Figure 1: There is an extreme outlier skewing this data that must indicate a false reading or a data entry error.

This outlier is an impossibly high number. It would indicate a solar installation that put out somewhere near 6000 Megawatt-hours of power in one month. As we will see in later analysis, this is more than the entire solar capacity on the system to date (see Figure 3).

Now that we can see how badly skewed this data is, we can filter out values that must be a false reading or a data entry error. This is done using the filter function in the dplyr package to take only values below a certain level. I’ve chosen 5,000,000 as the upper limit because it does get rid of that extreme outlier but is also high enought to continue to include all reasonable readings.

3.2 Total Member Generation

Starting with the first interconnections in 2009, more and more members have installed solar panels each year. Figure 2 shows the cumulative number of interconnected members each year since 2009. From this we can see that the number of solar interconnects has grown quite a bit and that the rate of growth is higher now that it was in previous years.

# Pipe tidied member data through some dplyr functions before piping into a plot

clean_hist %>%
  filter(year < 2024) %>% 
  group_by(year) %>% 
  distinct(location_number) %>% 
  count(year) %>% 
  ggplot(aes(x = year, y = n)) +
  geom_line() +
  theme_classic() +
  labs(x = "Year",
       y = "Number of Interconnected Members",
       title = "Growth of Interconnected Members Over Time")
Figure 2: Total number of interconnected members by year.

Figure 2: Total number of interconnected members by year.

Another way to show how much solar capacity has grown is to examine the total amount of power produced by member generation. Figure 3 shows the number of Megawatt-hours produced by members each year. From this plot we can see that the amount of power generated has grown year over year as more people add solar panels to their property.

# Pipe tidied member data through a filter function to remove the current year and 
#    to remove outlier values skewing data before piping into a plot 

clean_hist %>% 
  filter(year < 2024,
         usage_kwh <5000000) %>% 
  group_by(year) %>%
  mutate(total_usage = sum(usage_kwh/1000)) %>% 
  ggplot(aes(x = year, y = total_usage, color = total_usage)) +
  geom_col() +
  labs(x = "Year", 
       y = 'Solar Generation in MWh',
       title = "Opalco Member's Solar Generation") +
  theme_classic() +
  scale_color_distiller(palette = "YlOrRd", 
                        direction = 1,
                        name = "MWh")
Figure 3: Total member generation by year. This is the amount of power that member owned solar installations supply to the grid in total per year going back to 2009.

Figure 3: Total member generation by year. This is the amount of power that member owned solar installations supply to the grid in total per year going back to 2009. 
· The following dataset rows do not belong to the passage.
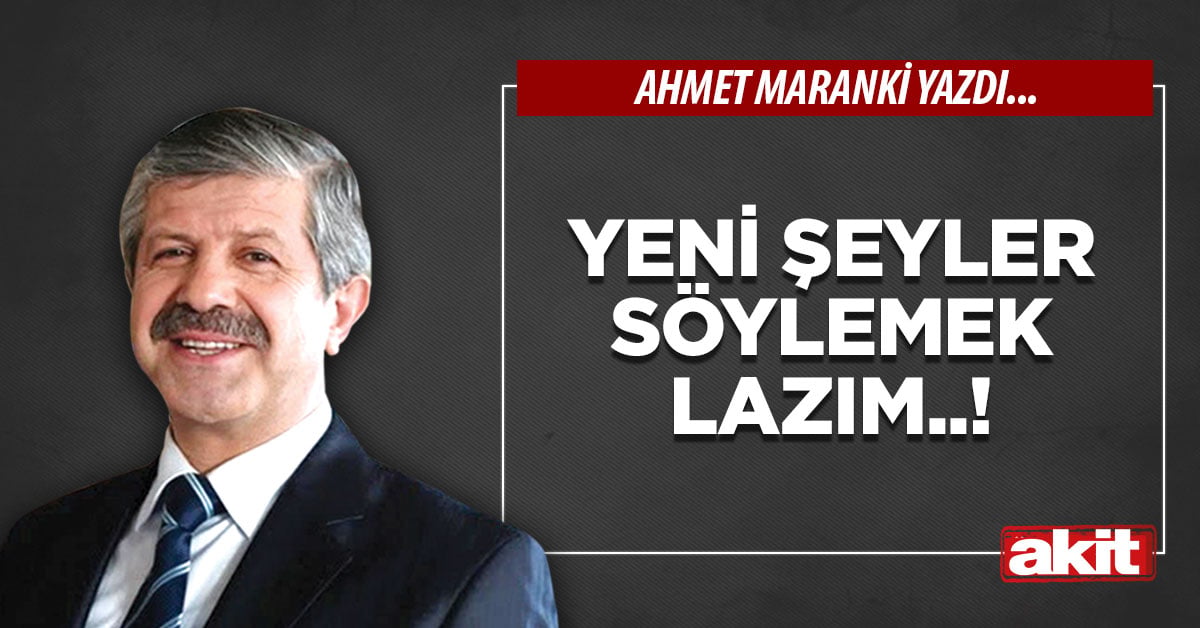 Yeni şeyler söylemek lazım..!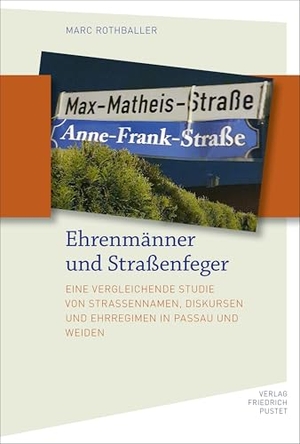 Rothballer, Marc. Ehrenmänner und Straßenfeger - Eine vergleichende Studie von Straßennamen, Diskursen und Ehrregimen in Passau und Weiden. Pustet, Friedrich GmbH, 2025.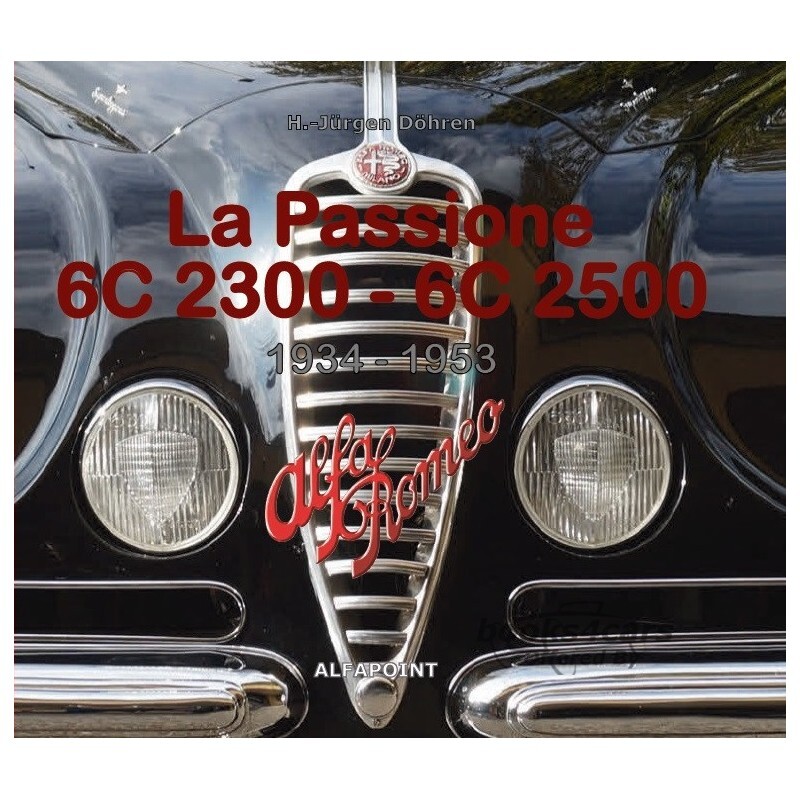 view cover of 1934-1953 La Passione 6C 2300 & 2500 350 pageshardcover all about Alfa Romeo 6C2300 & 6C2500 models by Dohren one of only 915 printed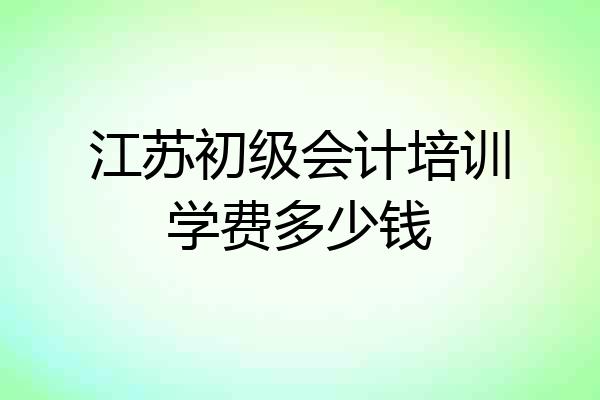 江苏初级会计培训学费多少钱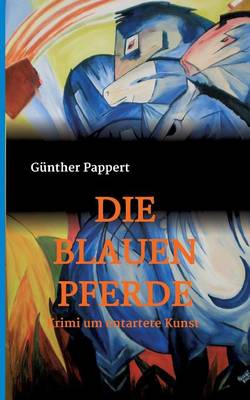 Die Blauen Pferde (Paperback)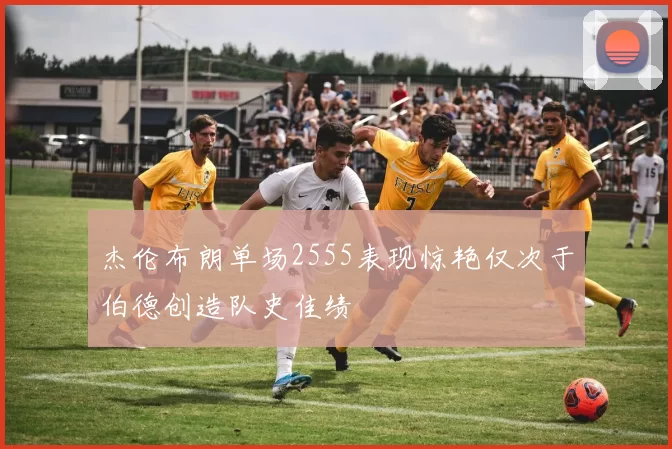 杰伦布朗单场2555表现惊艳仅次于伯德创造队史佳绩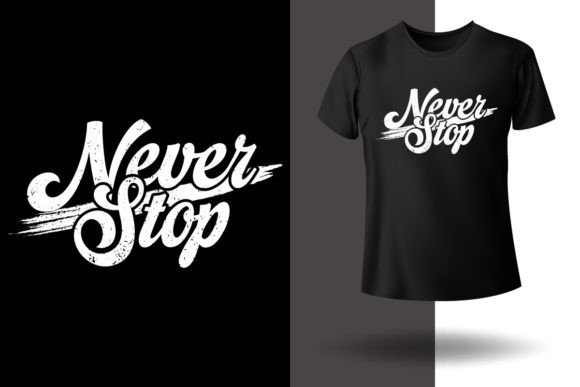 Never Stop: Gym Motivation Tshirt Print Graphics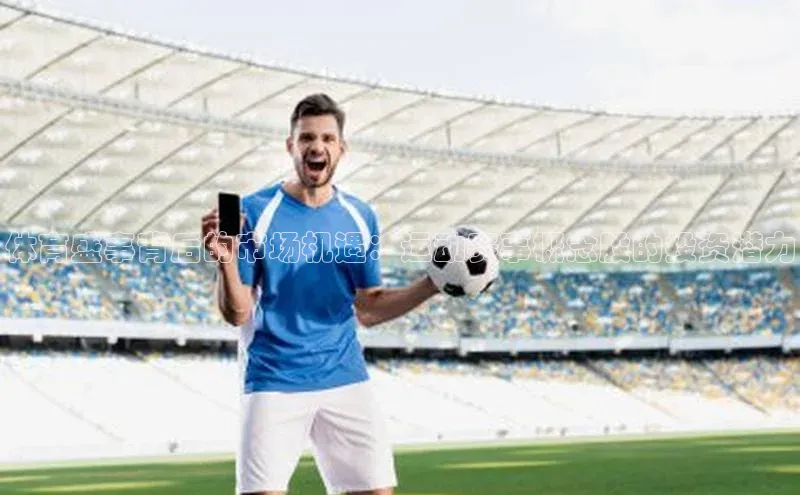 BB·贝博狼堡光魔科技体育盛事背后的市场机遇：运动赛事概念股的投资潜力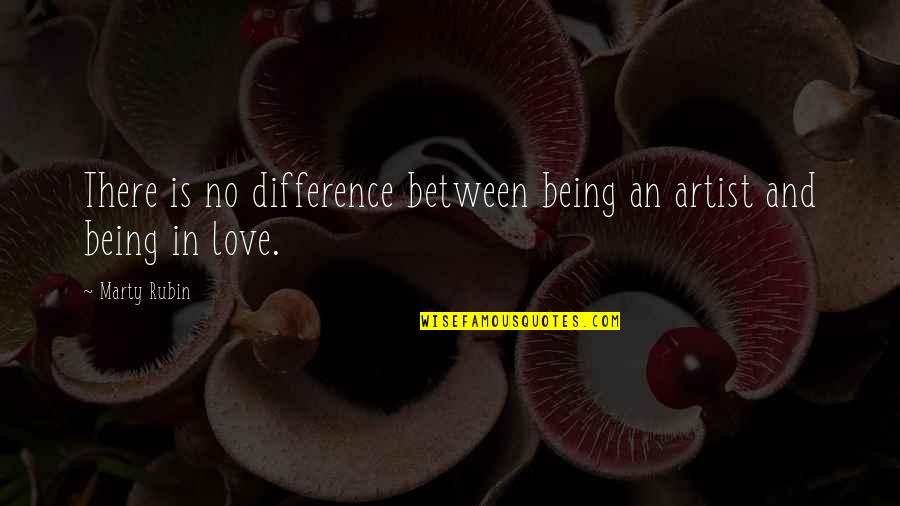 Difference Between Love Quotes By Marty Rubin: There is no difference between being an artist
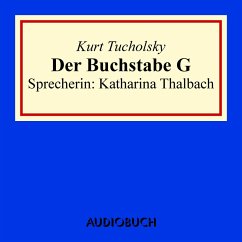 Der Buchstabe G (MP3-Download) - Tucholsky, Kurt
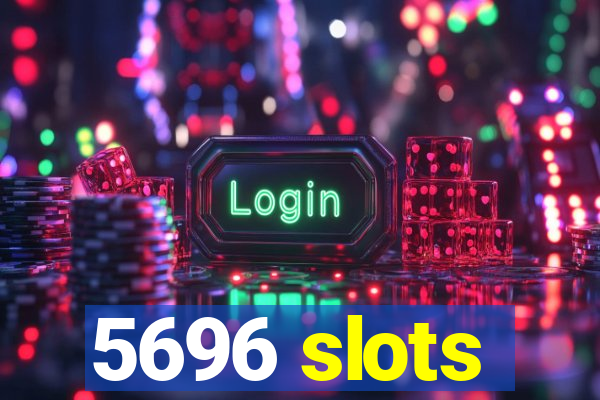 5696 slots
# save plot as a png with ggsave
ggsave("member_generation.png")

4. Conclusion and Further Considerations

Future analysis could examine these figures compared to the total demand on the system to determine how much of the demand can be met by solar generation. Likewise, finer grained analysis of when the generation is occurring would be helpful to compare to when demand is higher or lower. Finally, spatial analysis of where the generation is happening and when can determine if parts of the network can meet a greater or lesser proportion of demand and what parts of the grid are potentially vulnerable to overloading from solar generation.

In addition to the member generation shown in Figure 3, the existing community solar project puts out around 500 Megawatt-hours per year, and the next community solar project will be nearly six times larger. Solar generation will make up a significant amount of demand in the future. Quantifying this generation and understanding when and where it is available will allow for better management of the system.